Selbstständige, die nicht wissen, wie sie die nächsten Wochen finanziell überstehen sollen, Unternehmer, deren Firmen kurz vor der Insolvenz stehen, Alleinerziehende im Homeoffice, die ihre Kinder bei Laune halten sollen, während sie um ihren Arbeitsplatz fürchten und bedürftige Familien, die auf soziale Dienste verzichten müssen, werden diesen positiven Rahmungen der Krise aber wenig abgewinnen können – ganz im Gegenteil. Es steht viel auf dem Spiel und Gefühle der Ohnmacht, Wut und Angst werden sich zunehmend ihren Raum nehmen.
All diese Einschätzungen haben ihre Berechtigung, denn jede Beobachtung wird von einem Beobachter gemacht, der seine Gründe hat, die Welt so und nicht anders zu sehen.

Verschwörungstheorien & Aluhüte

Am Rande der Arena der Bedeutungszuschreibungen tummeln sich Verschwörungstheoretiker, die endlich mal wieder einen interessanten Referenzpunkt haben. Einige scheuen auch nicht davor zurück, das Virus zu anthropomorphisieren: So wird in einem kursierenden Video dem Virus eine Stimme gegeben und das Virus prangert die Verdorbenheit der Menschen an. Das Virus meint es nur gut und will den Menschen aufzeigen, dass sie so nicht weiterleben können: Das Ziel sei eine bessere Welt. Derartige Deutungsangebote erinnern schon sehr an die religiöse Betrachtungsweise der Pest im Mittelalter als Geisel Gottes. Somit ist diese Sicht auch menschlich, wenn auch ein wenig aus der Zeit gefallen.
In den aktuellen politischen Zeitgeist passen jedoch die Bestrebungen einiger Autokraten, die Corona-Krise zum Ausbau ihrer Macht zu missbrauchen. Strukturell birgt die aktuelle Krise die Gefahr, dass freiheitlich-demokratische Strukturen außer Kraft gesetzt werden und einzelne Krisenmanager die Angst der Bevölkerung zum eigenen Machtausbau nutzen. Das kollektive Bedürfnis nach starker Führung ist nie größer als in einer Krise. Auch ökonomisch versuchen einige findige Unternehmer aus der Krise Profit zu schlagen und verkaufen Schutzmasken mit 3000 Prozent Aufschlag.
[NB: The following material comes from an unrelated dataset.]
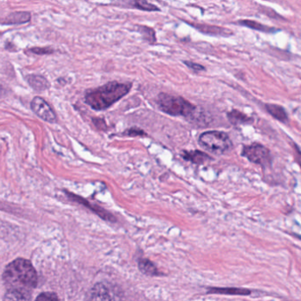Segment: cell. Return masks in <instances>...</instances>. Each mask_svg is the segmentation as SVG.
Segmentation results:
<instances>
[{"label": "cell", "instance_id": "6da1fadb", "mask_svg": "<svg viewBox=\"0 0 301 301\" xmlns=\"http://www.w3.org/2000/svg\"><path fill=\"white\" fill-rule=\"evenodd\" d=\"M3 280L8 290H14L31 295L38 284V275L28 260H14L8 264L3 273Z\"/></svg>", "mask_w": 301, "mask_h": 301}, {"label": "cell", "instance_id": "7a4b0ae2", "mask_svg": "<svg viewBox=\"0 0 301 301\" xmlns=\"http://www.w3.org/2000/svg\"><path fill=\"white\" fill-rule=\"evenodd\" d=\"M132 89L131 82L111 81L85 94V102L95 111H104L124 97Z\"/></svg>", "mask_w": 301, "mask_h": 301}, {"label": "cell", "instance_id": "3957f363", "mask_svg": "<svg viewBox=\"0 0 301 301\" xmlns=\"http://www.w3.org/2000/svg\"><path fill=\"white\" fill-rule=\"evenodd\" d=\"M156 102L162 112L175 117H188L195 112L196 109L193 104L183 97L166 93L158 94Z\"/></svg>", "mask_w": 301, "mask_h": 301}, {"label": "cell", "instance_id": "277c9868", "mask_svg": "<svg viewBox=\"0 0 301 301\" xmlns=\"http://www.w3.org/2000/svg\"><path fill=\"white\" fill-rule=\"evenodd\" d=\"M199 143L205 150L215 154H223L232 146L229 135L220 131L203 132L199 138Z\"/></svg>", "mask_w": 301, "mask_h": 301}, {"label": "cell", "instance_id": "5b68a950", "mask_svg": "<svg viewBox=\"0 0 301 301\" xmlns=\"http://www.w3.org/2000/svg\"><path fill=\"white\" fill-rule=\"evenodd\" d=\"M242 155L247 158L250 162L262 165L268 166L271 163L270 152L266 147L259 143H254L248 146H245L242 150Z\"/></svg>", "mask_w": 301, "mask_h": 301}, {"label": "cell", "instance_id": "8992f818", "mask_svg": "<svg viewBox=\"0 0 301 301\" xmlns=\"http://www.w3.org/2000/svg\"><path fill=\"white\" fill-rule=\"evenodd\" d=\"M31 109L40 118L49 123L56 122V115L47 102L40 96H36L31 101Z\"/></svg>", "mask_w": 301, "mask_h": 301}, {"label": "cell", "instance_id": "52a82bcc", "mask_svg": "<svg viewBox=\"0 0 301 301\" xmlns=\"http://www.w3.org/2000/svg\"><path fill=\"white\" fill-rule=\"evenodd\" d=\"M67 195L74 201L78 202L80 204H83L86 207H90V209L92 211H94L96 215H98L99 217L101 218H103L104 220L109 222H115L116 219L115 217H113V215L110 213V212L106 211L103 207H99L98 205H95V204H90L88 201H85L83 198L80 197V196H77L74 193H68L66 192Z\"/></svg>", "mask_w": 301, "mask_h": 301}, {"label": "cell", "instance_id": "ba28073f", "mask_svg": "<svg viewBox=\"0 0 301 301\" xmlns=\"http://www.w3.org/2000/svg\"><path fill=\"white\" fill-rule=\"evenodd\" d=\"M188 24L193 28H196L198 31L206 34V35H210V36H221V37L228 38L233 34L228 28H221L217 26H212V25H207V24H192L190 22Z\"/></svg>", "mask_w": 301, "mask_h": 301}, {"label": "cell", "instance_id": "9c48e42d", "mask_svg": "<svg viewBox=\"0 0 301 301\" xmlns=\"http://www.w3.org/2000/svg\"><path fill=\"white\" fill-rule=\"evenodd\" d=\"M207 293L211 294H222V295H232V296H248L251 291L244 288H217L211 287L207 289Z\"/></svg>", "mask_w": 301, "mask_h": 301}, {"label": "cell", "instance_id": "30bf717a", "mask_svg": "<svg viewBox=\"0 0 301 301\" xmlns=\"http://www.w3.org/2000/svg\"><path fill=\"white\" fill-rule=\"evenodd\" d=\"M90 299L94 301H111L116 298L112 296V292H110L107 286L103 283H97L91 290Z\"/></svg>", "mask_w": 301, "mask_h": 301}, {"label": "cell", "instance_id": "8fae6325", "mask_svg": "<svg viewBox=\"0 0 301 301\" xmlns=\"http://www.w3.org/2000/svg\"><path fill=\"white\" fill-rule=\"evenodd\" d=\"M182 157L185 160L189 161L195 165H203L211 160L209 155L200 150L184 151Z\"/></svg>", "mask_w": 301, "mask_h": 301}, {"label": "cell", "instance_id": "7c38bea8", "mask_svg": "<svg viewBox=\"0 0 301 301\" xmlns=\"http://www.w3.org/2000/svg\"><path fill=\"white\" fill-rule=\"evenodd\" d=\"M27 81L29 86L36 91H44L50 88V83L45 77L39 75H29L27 76Z\"/></svg>", "mask_w": 301, "mask_h": 301}, {"label": "cell", "instance_id": "4fadbf2b", "mask_svg": "<svg viewBox=\"0 0 301 301\" xmlns=\"http://www.w3.org/2000/svg\"><path fill=\"white\" fill-rule=\"evenodd\" d=\"M238 23L241 25V26L252 28L254 30H257V31H260V32H263V33L273 34L279 31V29H278V28H271V27H268V26L260 23V22H257V21L249 20V19H242V20H240Z\"/></svg>", "mask_w": 301, "mask_h": 301}, {"label": "cell", "instance_id": "5bb4252c", "mask_svg": "<svg viewBox=\"0 0 301 301\" xmlns=\"http://www.w3.org/2000/svg\"><path fill=\"white\" fill-rule=\"evenodd\" d=\"M126 6L147 12H159L160 8L150 4L148 0H125Z\"/></svg>", "mask_w": 301, "mask_h": 301}, {"label": "cell", "instance_id": "9a60e30c", "mask_svg": "<svg viewBox=\"0 0 301 301\" xmlns=\"http://www.w3.org/2000/svg\"><path fill=\"white\" fill-rule=\"evenodd\" d=\"M31 19V14L28 12H15L8 15L4 23L14 25V24L27 23Z\"/></svg>", "mask_w": 301, "mask_h": 301}, {"label": "cell", "instance_id": "2e32d148", "mask_svg": "<svg viewBox=\"0 0 301 301\" xmlns=\"http://www.w3.org/2000/svg\"><path fill=\"white\" fill-rule=\"evenodd\" d=\"M265 108L267 110V112L276 119H278L281 122H287V113L282 106L278 105V104H266Z\"/></svg>", "mask_w": 301, "mask_h": 301}, {"label": "cell", "instance_id": "e0dca14e", "mask_svg": "<svg viewBox=\"0 0 301 301\" xmlns=\"http://www.w3.org/2000/svg\"><path fill=\"white\" fill-rule=\"evenodd\" d=\"M138 266L140 271L147 276L155 277L159 276L160 272L155 267V264L153 263L149 259H140L138 261Z\"/></svg>", "mask_w": 301, "mask_h": 301}, {"label": "cell", "instance_id": "ac0fdd59", "mask_svg": "<svg viewBox=\"0 0 301 301\" xmlns=\"http://www.w3.org/2000/svg\"><path fill=\"white\" fill-rule=\"evenodd\" d=\"M227 117L229 118L230 122L234 125H241V124H249L253 122V118H250L247 115L241 113L240 111L233 110L231 113L227 114Z\"/></svg>", "mask_w": 301, "mask_h": 301}, {"label": "cell", "instance_id": "d6986e66", "mask_svg": "<svg viewBox=\"0 0 301 301\" xmlns=\"http://www.w3.org/2000/svg\"><path fill=\"white\" fill-rule=\"evenodd\" d=\"M138 31L141 33L142 38L149 42L150 44H154L156 42V36L155 30L153 28L147 27V26H136Z\"/></svg>", "mask_w": 301, "mask_h": 301}, {"label": "cell", "instance_id": "ffe728a7", "mask_svg": "<svg viewBox=\"0 0 301 301\" xmlns=\"http://www.w3.org/2000/svg\"><path fill=\"white\" fill-rule=\"evenodd\" d=\"M5 301H29L31 300V295H28L23 292L14 290H8L4 297Z\"/></svg>", "mask_w": 301, "mask_h": 301}, {"label": "cell", "instance_id": "44dd1931", "mask_svg": "<svg viewBox=\"0 0 301 301\" xmlns=\"http://www.w3.org/2000/svg\"><path fill=\"white\" fill-rule=\"evenodd\" d=\"M59 298L53 292H43L37 298V301H58Z\"/></svg>", "mask_w": 301, "mask_h": 301}, {"label": "cell", "instance_id": "7402d4cb", "mask_svg": "<svg viewBox=\"0 0 301 301\" xmlns=\"http://www.w3.org/2000/svg\"><path fill=\"white\" fill-rule=\"evenodd\" d=\"M30 52L38 54V55H45V54H51L53 52V50L50 48H32L29 50Z\"/></svg>", "mask_w": 301, "mask_h": 301}, {"label": "cell", "instance_id": "603a6c76", "mask_svg": "<svg viewBox=\"0 0 301 301\" xmlns=\"http://www.w3.org/2000/svg\"><path fill=\"white\" fill-rule=\"evenodd\" d=\"M125 133L127 135H129V136H142V135H146V133L144 132V131H142V130L139 129V128H135V127L127 130Z\"/></svg>", "mask_w": 301, "mask_h": 301}, {"label": "cell", "instance_id": "cb8c5ba5", "mask_svg": "<svg viewBox=\"0 0 301 301\" xmlns=\"http://www.w3.org/2000/svg\"><path fill=\"white\" fill-rule=\"evenodd\" d=\"M184 63H185L186 66L189 67L190 69L195 71V72L205 70V67H204V66L200 65V64H197V63H193V62L191 61H185Z\"/></svg>", "mask_w": 301, "mask_h": 301}]
</instances>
Diesen Phänomenen stehen natürlich zahlreiche positive und ermutigende Beispiel gegenüber: Junge Menschen kaufen für ältere Menschen ein, die Politik beschließt in Windeseile immense Soforthilfen, in Hackathons entstehen kreative Ideen und zahlreiche Dienstleistungen werden online angeboten. Schon diese verkürzte Bestandsaufnahme, die sich noch gar nicht mit dem immensen Bedeutungszuwachs von Klopapier in der deutschen Kultur beschäftigt hat, zeigt eine enorme Bandbreite an Interpretationen und Handlungsmöglichkeiten, die sich aktuell ergeben.
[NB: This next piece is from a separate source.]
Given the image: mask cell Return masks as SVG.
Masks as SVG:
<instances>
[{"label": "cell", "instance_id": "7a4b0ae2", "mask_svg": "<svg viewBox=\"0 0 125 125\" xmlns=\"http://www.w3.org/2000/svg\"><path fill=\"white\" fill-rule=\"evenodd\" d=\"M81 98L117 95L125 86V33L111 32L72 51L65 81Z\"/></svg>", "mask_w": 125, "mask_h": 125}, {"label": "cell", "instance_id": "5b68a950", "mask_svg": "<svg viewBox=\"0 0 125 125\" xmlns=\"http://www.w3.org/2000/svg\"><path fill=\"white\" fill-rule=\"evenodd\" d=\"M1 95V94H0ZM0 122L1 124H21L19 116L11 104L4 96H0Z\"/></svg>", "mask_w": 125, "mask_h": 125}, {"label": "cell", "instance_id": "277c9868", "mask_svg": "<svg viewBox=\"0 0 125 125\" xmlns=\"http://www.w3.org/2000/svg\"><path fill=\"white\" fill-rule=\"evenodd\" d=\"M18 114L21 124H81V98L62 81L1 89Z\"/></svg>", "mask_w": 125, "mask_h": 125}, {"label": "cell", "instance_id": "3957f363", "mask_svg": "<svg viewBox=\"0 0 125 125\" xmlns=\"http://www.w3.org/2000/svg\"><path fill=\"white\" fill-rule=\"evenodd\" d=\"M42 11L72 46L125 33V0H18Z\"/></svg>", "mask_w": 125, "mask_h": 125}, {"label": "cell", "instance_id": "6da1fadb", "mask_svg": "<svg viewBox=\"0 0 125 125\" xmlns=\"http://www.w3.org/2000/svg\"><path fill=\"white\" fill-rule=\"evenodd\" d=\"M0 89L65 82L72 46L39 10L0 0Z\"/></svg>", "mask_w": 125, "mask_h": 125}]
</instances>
Perspektiven – eine subjektive Auswahl:

Wir haben im Folgenden einige – aus unserer Sicht – interessante Perspektiven auf die Krise und vor allem auf die Zeit nach der Krise zusammengestellt. Aber auch diese Auswahl ist eine Konstruktion und unsere Absicht ist eine positive Irritation. Ob dies gelingt, könnt nur ihr als Leser entscheiden.
  • Eine Analyse der Gefahren und Chancen und ein Plädoyer für mehr Solidarität bietet das Interview des Bestsellerautors Yuval Harari.
  • Das ‚Von-Vorne-Szenario‘ des Zukunftsforschers Matthias Horx ist wohl einer der meistgelesenen und -geteilten Texte der letzten Wochen. Hoffen wir hier mal auf die Kraft der sich-selbst-erfüllenden Prophezeihung. Seine Methode der Re-Gnose ist für Systemiker auch insofern interessant, weil sie im Prinzip wie die Wunderfrage von Steve de Shazer funktioniert.
  •  Nicht ganz so optimistisch schätzt die Philosophin Lisz Hirn die aktuelle Situation ein. Sie akzentuiert etwas mehr die Gefahren, die mit der Krise verbunden sein können. Auch diese Perspektive soll hier einen Raum haben.